Парни зашли в раздевалку, и Чимин открыл свой шкафчик.
- Я честно не знаю, почему он так срывается на тебе. Скорее, завидует, - Алекс пожал плечами, садясь на скамейку напротив Пака.
Чимин наигранно прыснул от смеха, поморщив нос.
- Завидует? Пффф, не смеши меня.
- А у тебя есть другие варианты?
- Мне всё равно, какие у него причины. Он меня бесит, и это взаимно. Я не хочу выяснять подробности, где я там ему дорогу перешёл.
Алекс тяжело вздохнул.
- Как знаешь. Но, Чим... - парень замешкался и добавил тише, что фраза почти растворилась в шуме раздевалки, - он не такой плохой человек, как тебе кажется. Иначе я бы с ним не общался, поверь. Вам просто надо разобраться друг с другом.
Чимин в удивлении приподнял брови.
- Вот если он этого захочет - милости прошу. Но тут я терплю унижения, так что пусть и не ждёт от меня первого шага.
- Я попробую до него это донести. Хотя он точно такой же упёртый баран, как и ты. Мне просто надоело за этим наблюдать.
Желая закрыть тему, парень угукнул и отвернулся к шкафчику, принявшись вытаскивать сменную одежду. Переодевшись, Чимин достал из сумки телефон и снял блок. Ну конечно. Три непринятых вызова и несколько сообщений. Все от одного и того же контакта.
Чимин вздохнул. Своей неосторожно сказанной фразой двумя днями ранее он дал Чонгуку зелёный свет. Дал надежду. Хотя, если честно, сам думал, что дружба с человеком, который в тебя влюблён - дело гиблое. Но знаете, что?

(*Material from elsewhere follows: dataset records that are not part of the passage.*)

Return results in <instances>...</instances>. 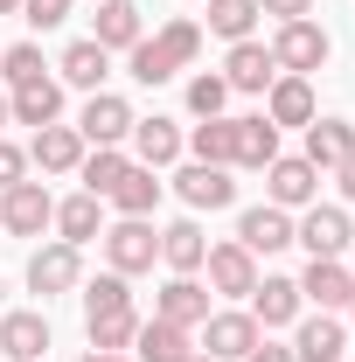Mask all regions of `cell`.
Wrapping results in <instances>:
<instances>
[{
    "instance_id": "obj_1",
    "label": "cell",
    "mask_w": 355,
    "mask_h": 362,
    "mask_svg": "<svg viewBox=\"0 0 355 362\" xmlns=\"http://www.w3.org/2000/svg\"><path fill=\"white\" fill-rule=\"evenodd\" d=\"M195 56H202V21L181 14V21H168L161 35H139V42L126 49V70H133V84L153 90V84H168V77H181Z\"/></svg>"
},
{
    "instance_id": "obj_2",
    "label": "cell",
    "mask_w": 355,
    "mask_h": 362,
    "mask_svg": "<svg viewBox=\"0 0 355 362\" xmlns=\"http://www.w3.org/2000/svg\"><path fill=\"white\" fill-rule=\"evenodd\" d=\"M265 49H272V63H279V77H313V70L334 56V35L307 14V21H279V35H272Z\"/></svg>"
},
{
    "instance_id": "obj_3",
    "label": "cell",
    "mask_w": 355,
    "mask_h": 362,
    "mask_svg": "<svg viewBox=\"0 0 355 362\" xmlns=\"http://www.w3.org/2000/svg\"><path fill=\"white\" fill-rule=\"evenodd\" d=\"M105 272H119V279H133V272H153L161 258V230L153 216H119V223H105Z\"/></svg>"
},
{
    "instance_id": "obj_4",
    "label": "cell",
    "mask_w": 355,
    "mask_h": 362,
    "mask_svg": "<svg viewBox=\"0 0 355 362\" xmlns=\"http://www.w3.org/2000/svg\"><path fill=\"white\" fill-rule=\"evenodd\" d=\"M293 244H307V258H342V251L355 244L349 209H342V202H313V209H300V216H293Z\"/></svg>"
},
{
    "instance_id": "obj_5",
    "label": "cell",
    "mask_w": 355,
    "mask_h": 362,
    "mask_svg": "<svg viewBox=\"0 0 355 362\" xmlns=\"http://www.w3.org/2000/svg\"><path fill=\"white\" fill-rule=\"evenodd\" d=\"M265 202L272 209H313L320 202V168L307 153H279L265 168Z\"/></svg>"
},
{
    "instance_id": "obj_6",
    "label": "cell",
    "mask_w": 355,
    "mask_h": 362,
    "mask_svg": "<svg viewBox=\"0 0 355 362\" xmlns=\"http://www.w3.org/2000/svg\"><path fill=\"white\" fill-rule=\"evenodd\" d=\"M49 223H56V195H49L42 181L0 188V230H7V237H42Z\"/></svg>"
},
{
    "instance_id": "obj_7",
    "label": "cell",
    "mask_w": 355,
    "mask_h": 362,
    "mask_svg": "<svg viewBox=\"0 0 355 362\" xmlns=\"http://www.w3.org/2000/svg\"><path fill=\"white\" fill-rule=\"evenodd\" d=\"M258 341H265V327L251 320V307H223V314L202 320V356H216V362H244Z\"/></svg>"
},
{
    "instance_id": "obj_8",
    "label": "cell",
    "mask_w": 355,
    "mask_h": 362,
    "mask_svg": "<svg viewBox=\"0 0 355 362\" xmlns=\"http://www.w3.org/2000/svg\"><path fill=\"white\" fill-rule=\"evenodd\" d=\"M28 286L42 293V300H56V293H77L84 286V251L77 244H35V258H28Z\"/></svg>"
},
{
    "instance_id": "obj_9",
    "label": "cell",
    "mask_w": 355,
    "mask_h": 362,
    "mask_svg": "<svg viewBox=\"0 0 355 362\" xmlns=\"http://www.w3.org/2000/svg\"><path fill=\"white\" fill-rule=\"evenodd\" d=\"M202 272H209V300H251V286H258V258H251L237 237H230V244H209Z\"/></svg>"
},
{
    "instance_id": "obj_10",
    "label": "cell",
    "mask_w": 355,
    "mask_h": 362,
    "mask_svg": "<svg viewBox=\"0 0 355 362\" xmlns=\"http://www.w3.org/2000/svg\"><path fill=\"white\" fill-rule=\"evenodd\" d=\"M77 133H84V146H126V139H133V105H126L119 90H91Z\"/></svg>"
},
{
    "instance_id": "obj_11",
    "label": "cell",
    "mask_w": 355,
    "mask_h": 362,
    "mask_svg": "<svg viewBox=\"0 0 355 362\" xmlns=\"http://www.w3.org/2000/svg\"><path fill=\"white\" fill-rule=\"evenodd\" d=\"M209 314H216V307H209V286L188 279V272H175V279L153 293V320H168V327H188V334H195Z\"/></svg>"
},
{
    "instance_id": "obj_12",
    "label": "cell",
    "mask_w": 355,
    "mask_h": 362,
    "mask_svg": "<svg viewBox=\"0 0 355 362\" xmlns=\"http://www.w3.org/2000/svg\"><path fill=\"white\" fill-rule=\"evenodd\" d=\"M300 300H307L313 314H342L355 300V279L342 258H307V272H300Z\"/></svg>"
},
{
    "instance_id": "obj_13",
    "label": "cell",
    "mask_w": 355,
    "mask_h": 362,
    "mask_svg": "<svg viewBox=\"0 0 355 362\" xmlns=\"http://www.w3.org/2000/svg\"><path fill=\"white\" fill-rule=\"evenodd\" d=\"M0 356L7 362H49V314L42 307L0 314Z\"/></svg>"
},
{
    "instance_id": "obj_14",
    "label": "cell",
    "mask_w": 355,
    "mask_h": 362,
    "mask_svg": "<svg viewBox=\"0 0 355 362\" xmlns=\"http://www.w3.org/2000/svg\"><path fill=\"white\" fill-rule=\"evenodd\" d=\"M91 146H84V133L77 126H35V139H28V160L42 168V175H77V160H84Z\"/></svg>"
},
{
    "instance_id": "obj_15",
    "label": "cell",
    "mask_w": 355,
    "mask_h": 362,
    "mask_svg": "<svg viewBox=\"0 0 355 362\" xmlns=\"http://www.w3.org/2000/svg\"><path fill=\"white\" fill-rule=\"evenodd\" d=\"M237 244H244L251 258H272V251H286V244H293V209H272V202L244 209V216H237Z\"/></svg>"
},
{
    "instance_id": "obj_16",
    "label": "cell",
    "mask_w": 355,
    "mask_h": 362,
    "mask_svg": "<svg viewBox=\"0 0 355 362\" xmlns=\"http://www.w3.org/2000/svg\"><path fill=\"white\" fill-rule=\"evenodd\" d=\"M272 77H279V63H272V49L251 35V42H230V56H223V84L230 90H251V98H265Z\"/></svg>"
},
{
    "instance_id": "obj_17",
    "label": "cell",
    "mask_w": 355,
    "mask_h": 362,
    "mask_svg": "<svg viewBox=\"0 0 355 362\" xmlns=\"http://www.w3.org/2000/svg\"><path fill=\"white\" fill-rule=\"evenodd\" d=\"M265 119L279 126V133H286V126H300V133H307L313 119H320V105H313V77H272Z\"/></svg>"
},
{
    "instance_id": "obj_18",
    "label": "cell",
    "mask_w": 355,
    "mask_h": 362,
    "mask_svg": "<svg viewBox=\"0 0 355 362\" xmlns=\"http://www.w3.org/2000/svg\"><path fill=\"white\" fill-rule=\"evenodd\" d=\"M181 153H188V133H181L175 119H133V160L139 168H175Z\"/></svg>"
},
{
    "instance_id": "obj_19",
    "label": "cell",
    "mask_w": 355,
    "mask_h": 362,
    "mask_svg": "<svg viewBox=\"0 0 355 362\" xmlns=\"http://www.w3.org/2000/svg\"><path fill=\"white\" fill-rule=\"evenodd\" d=\"M349 349V327L334 314H300L293 320V362H342Z\"/></svg>"
},
{
    "instance_id": "obj_20",
    "label": "cell",
    "mask_w": 355,
    "mask_h": 362,
    "mask_svg": "<svg viewBox=\"0 0 355 362\" xmlns=\"http://www.w3.org/2000/svg\"><path fill=\"white\" fill-rule=\"evenodd\" d=\"M307 314V300H300V279H258L251 286V320L258 327H293V320Z\"/></svg>"
},
{
    "instance_id": "obj_21",
    "label": "cell",
    "mask_w": 355,
    "mask_h": 362,
    "mask_svg": "<svg viewBox=\"0 0 355 362\" xmlns=\"http://www.w3.org/2000/svg\"><path fill=\"white\" fill-rule=\"evenodd\" d=\"M175 195L188 202V209H230L237 202V181H230V168H202V160H188L175 175Z\"/></svg>"
},
{
    "instance_id": "obj_22",
    "label": "cell",
    "mask_w": 355,
    "mask_h": 362,
    "mask_svg": "<svg viewBox=\"0 0 355 362\" xmlns=\"http://www.w3.org/2000/svg\"><path fill=\"white\" fill-rule=\"evenodd\" d=\"M105 77H112V49H98L91 35L56 56V84H70V90H105Z\"/></svg>"
},
{
    "instance_id": "obj_23",
    "label": "cell",
    "mask_w": 355,
    "mask_h": 362,
    "mask_svg": "<svg viewBox=\"0 0 355 362\" xmlns=\"http://www.w3.org/2000/svg\"><path fill=\"white\" fill-rule=\"evenodd\" d=\"M139 35H146L139 0H98V14H91V42L98 49H133Z\"/></svg>"
},
{
    "instance_id": "obj_24",
    "label": "cell",
    "mask_w": 355,
    "mask_h": 362,
    "mask_svg": "<svg viewBox=\"0 0 355 362\" xmlns=\"http://www.w3.org/2000/svg\"><path fill=\"white\" fill-rule=\"evenodd\" d=\"M161 195H168V181H161V168H126V175H119V188H112V195H105V202H112V209H119V216H153V209H161Z\"/></svg>"
},
{
    "instance_id": "obj_25",
    "label": "cell",
    "mask_w": 355,
    "mask_h": 362,
    "mask_svg": "<svg viewBox=\"0 0 355 362\" xmlns=\"http://www.w3.org/2000/svg\"><path fill=\"white\" fill-rule=\"evenodd\" d=\"M7 119H14V126H56V119H63V84L42 77V84L7 90Z\"/></svg>"
},
{
    "instance_id": "obj_26",
    "label": "cell",
    "mask_w": 355,
    "mask_h": 362,
    "mask_svg": "<svg viewBox=\"0 0 355 362\" xmlns=\"http://www.w3.org/2000/svg\"><path fill=\"white\" fill-rule=\"evenodd\" d=\"M56 237H63V244H77V251H84L91 237H105V202L84 195V188H77V195H63V202H56Z\"/></svg>"
},
{
    "instance_id": "obj_27",
    "label": "cell",
    "mask_w": 355,
    "mask_h": 362,
    "mask_svg": "<svg viewBox=\"0 0 355 362\" xmlns=\"http://www.w3.org/2000/svg\"><path fill=\"white\" fill-rule=\"evenodd\" d=\"M202 258H209V237H202V223H195V216H181V223L161 230V265H168V272H188V279H195V272H202Z\"/></svg>"
},
{
    "instance_id": "obj_28",
    "label": "cell",
    "mask_w": 355,
    "mask_h": 362,
    "mask_svg": "<svg viewBox=\"0 0 355 362\" xmlns=\"http://www.w3.org/2000/svg\"><path fill=\"white\" fill-rule=\"evenodd\" d=\"M272 160H279V126H272L265 112L237 119V160H230V168H251V175H265Z\"/></svg>"
},
{
    "instance_id": "obj_29",
    "label": "cell",
    "mask_w": 355,
    "mask_h": 362,
    "mask_svg": "<svg viewBox=\"0 0 355 362\" xmlns=\"http://www.w3.org/2000/svg\"><path fill=\"white\" fill-rule=\"evenodd\" d=\"M349 153H355V126L349 119H313L307 126V160L320 168V175H334Z\"/></svg>"
},
{
    "instance_id": "obj_30",
    "label": "cell",
    "mask_w": 355,
    "mask_h": 362,
    "mask_svg": "<svg viewBox=\"0 0 355 362\" xmlns=\"http://www.w3.org/2000/svg\"><path fill=\"white\" fill-rule=\"evenodd\" d=\"M188 356H195L188 327H168V320H139V334H133V362H188Z\"/></svg>"
},
{
    "instance_id": "obj_31",
    "label": "cell",
    "mask_w": 355,
    "mask_h": 362,
    "mask_svg": "<svg viewBox=\"0 0 355 362\" xmlns=\"http://www.w3.org/2000/svg\"><path fill=\"white\" fill-rule=\"evenodd\" d=\"M188 153H195L202 168H230V160H237V119H202V126L188 133Z\"/></svg>"
},
{
    "instance_id": "obj_32",
    "label": "cell",
    "mask_w": 355,
    "mask_h": 362,
    "mask_svg": "<svg viewBox=\"0 0 355 362\" xmlns=\"http://www.w3.org/2000/svg\"><path fill=\"white\" fill-rule=\"evenodd\" d=\"M126 168H133V153H119V146H91L84 160H77V175H84V195H98V202H105V195L119 188V175H126Z\"/></svg>"
},
{
    "instance_id": "obj_33",
    "label": "cell",
    "mask_w": 355,
    "mask_h": 362,
    "mask_svg": "<svg viewBox=\"0 0 355 362\" xmlns=\"http://www.w3.org/2000/svg\"><path fill=\"white\" fill-rule=\"evenodd\" d=\"M77 293H84V320H98V314H126V307H133V286H126L119 272H98V279H84Z\"/></svg>"
},
{
    "instance_id": "obj_34",
    "label": "cell",
    "mask_w": 355,
    "mask_h": 362,
    "mask_svg": "<svg viewBox=\"0 0 355 362\" xmlns=\"http://www.w3.org/2000/svg\"><path fill=\"white\" fill-rule=\"evenodd\" d=\"M84 334H91V349H105V356H126V349H133V334H139V307L84 320Z\"/></svg>"
},
{
    "instance_id": "obj_35",
    "label": "cell",
    "mask_w": 355,
    "mask_h": 362,
    "mask_svg": "<svg viewBox=\"0 0 355 362\" xmlns=\"http://www.w3.org/2000/svg\"><path fill=\"white\" fill-rule=\"evenodd\" d=\"M251 28H258V0H209V35L251 42Z\"/></svg>"
},
{
    "instance_id": "obj_36",
    "label": "cell",
    "mask_w": 355,
    "mask_h": 362,
    "mask_svg": "<svg viewBox=\"0 0 355 362\" xmlns=\"http://www.w3.org/2000/svg\"><path fill=\"white\" fill-rule=\"evenodd\" d=\"M0 77H7V90H21V84H42V77H49L42 49H35V42H14V49H0Z\"/></svg>"
},
{
    "instance_id": "obj_37",
    "label": "cell",
    "mask_w": 355,
    "mask_h": 362,
    "mask_svg": "<svg viewBox=\"0 0 355 362\" xmlns=\"http://www.w3.org/2000/svg\"><path fill=\"white\" fill-rule=\"evenodd\" d=\"M223 105H230V84H223V70H202V77H188V112H195V119H223Z\"/></svg>"
},
{
    "instance_id": "obj_38",
    "label": "cell",
    "mask_w": 355,
    "mask_h": 362,
    "mask_svg": "<svg viewBox=\"0 0 355 362\" xmlns=\"http://www.w3.org/2000/svg\"><path fill=\"white\" fill-rule=\"evenodd\" d=\"M21 21H28L35 35H49V28L70 21V0H21Z\"/></svg>"
},
{
    "instance_id": "obj_39",
    "label": "cell",
    "mask_w": 355,
    "mask_h": 362,
    "mask_svg": "<svg viewBox=\"0 0 355 362\" xmlns=\"http://www.w3.org/2000/svg\"><path fill=\"white\" fill-rule=\"evenodd\" d=\"M14 181H28V146H14L0 133V188H14Z\"/></svg>"
},
{
    "instance_id": "obj_40",
    "label": "cell",
    "mask_w": 355,
    "mask_h": 362,
    "mask_svg": "<svg viewBox=\"0 0 355 362\" xmlns=\"http://www.w3.org/2000/svg\"><path fill=\"white\" fill-rule=\"evenodd\" d=\"M258 14H272V21H307L313 0H258Z\"/></svg>"
},
{
    "instance_id": "obj_41",
    "label": "cell",
    "mask_w": 355,
    "mask_h": 362,
    "mask_svg": "<svg viewBox=\"0 0 355 362\" xmlns=\"http://www.w3.org/2000/svg\"><path fill=\"white\" fill-rule=\"evenodd\" d=\"M244 362H293V349H286V341H258Z\"/></svg>"
},
{
    "instance_id": "obj_42",
    "label": "cell",
    "mask_w": 355,
    "mask_h": 362,
    "mask_svg": "<svg viewBox=\"0 0 355 362\" xmlns=\"http://www.w3.org/2000/svg\"><path fill=\"white\" fill-rule=\"evenodd\" d=\"M334 188H342V202H355V153L342 160V168H334Z\"/></svg>"
},
{
    "instance_id": "obj_43",
    "label": "cell",
    "mask_w": 355,
    "mask_h": 362,
    "mask_svg": "<svg viewBox=\"0 0 355 362\" xmlns=\"http://www.w3.org/2000/svg\"><path fill=\"white\" fill-rule=\"evenodd\" d=\"M77 362H133V356H105V349H91V356H77Z\"/></svg>"
},
{
    "instance_id": "obj_44",
    "label": "cell",
    "mask_w": 355,
    "mask_h": 362,
    "mask_svg": "<svg viewBox=\"0 0 355 362\" xmlns=\"http://www.w3.org/2000/svg\"><path fill=\"white\" fill-rule=\"evenodd\" d=\"M7 126H14V119H7V90H0V133H7Z\"/></svg>"
},
{
    "instance_id": "obj_45",
    "label": "cell",
    "mask_w": 355,
    "mask_h": 362,
    "mask_svg": "<svg viewBox=\"0 0 355 362\" xmlns=\"http://www.w3.org/2000/svg\"><path fill=\"white\" fill-rule=\"evenodd\" d=\"M0 14H21V0H0Z\"/></svg>"
},
{
    "instance_id": "obj_46",
    "label": "cell",
    "mask_w": 355,
    "mask_h": 362,
    "mask_svg": "<svg viewBox=\"0 0 355 362\" xmlns=\"http://www.w3.org/2000/svg\"><path fill=\"white\" fill-rule=\"evenodd\" d=\"M0 314H7V279H0Z\"/></svg>"
},
{
    "instance_id": "obj_47",
    "label": "cell",
    "mask_w": 355,
    "mask_h": 362,
    "mask_svg": "<svg viewBox=\"0 0 355 362\" xmlns=\"http://www.w3.org/2000/svg\"><path fill=\"white\" fill-rule=\"evenodd\" d=\"M188 362H216V356H202V349H195V356H188Z\"/></svg>"
},
{
    "instance_id": "obj_48",
    "label": "cell",
    "mask_w": 355,
    "mask_h": 362,
    "mask_svg": "<svg viewBox=\"0 0 355 362\" xmlns=\"http://www.w3.org/2000/svg\"><path fill=\"white\" fill-rule=\"evenodd\" d=\"M349 320H355V300H349Z\"/></svg>"
},
{
    "instance_id": "obj_49",
    "label": "cell",
    "mask_w": 355,
    "mask_h": 362,
    "mask_svg": "<svg viewBox=\"0 0 355 362\" xmlns=\"http://www.w3.org/2000/svg\"><path fill=\"white\" fill-rule=\"evenodd\" d=\"M349 279H355V265H349Z\"/></svg>"
},
{
    "instance_id": "obj_50",
    "label": "cell",
    "mask_w": 355,
    "mask_h": 362,
    "mask_svg": "<svg viewBox=\"0 0 355 362\" xmlns=\"http://www.w3.org/2000/svg\"><path fill=\"white\" fill-rule=\"evenodd\" d=\"M0 237H7V230H0Z\"/></svg>"
}]
</instances>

Чимину банально хотелось тепла. Весна уже давно наступила, солнце успело прогреть землю, а всё вокруг цвело и благоухало. Только вот в сердце у Чимина был ледник. От которого не то что телу - душе было невыносимо холодно. Растопить его могло только тепло другого человека, поэтому-то, наверное, Чимин и тянулся неосознанно к молодому скрипачу, хотя мозг кричал, что это зря. Снова ведь совершит ошибку, о которой будет жалеть потом всю жизнь.
Однако Чимину было просто одиноко. Ему не хватало мужского внимания (женского-то было предостаточно, и шло оно не только от Соён - все девушки труппы его обожали, считая невероятно милым). Ему не хватало уверенных действий, настойчивости по отношению к себе. Да, в Чимине были задатки мазохиста. Он любил чувствовать себя в чьей-то власти, любил подчиняться, любил ощущать себя беспомощным в чьих-то руках. Но такое не откроешь первому встречному, верно? Поэтому об этом и не знал никто. Только внутренние демоны Чимина.
Рассматривал ли в этом плане Чимин Чонгука? Нет. Серьёзно, нет. Чонгук был, по мнению Пака, полнейшей противоположностью того, что он хотел видеть в своём парне. На самом деле, ближе всего к идеалу Чимина был угадайте, кто? Правильно, Джебом. Если бы он не был таким говнюком, возможно, Пак бы даже задумался. Пронзительный взгляд чёрных глаз, небрежно зачёсанные и закреплённые гелем волосы, высокий рост, сильное тело и такой же сильный характер. Но вот что Чимин на дух не переносил - так это заносчивость. Она перекрывала все достоинства Дже, отчего Пак перестал рассматривать его как потенциального кандидата. К слову, Чимину было обычно всё равно, натурал парень, на которого он положил глаз, или же нет. Он обладал каким-то шармом, поэтому, если постарается - может заполучить любого. Но при этом с самооценкой у Чимина было туго. Он не считал себя красивым, и очень удивлялся, когда незнакомцы (и незнакомки) обращали на него заинтересованные и нередко голодные взгляды. Как же все эти противоположности уживались в одном человеке, даже сам Чимин бы не ответил. Он был соткан из противоречий.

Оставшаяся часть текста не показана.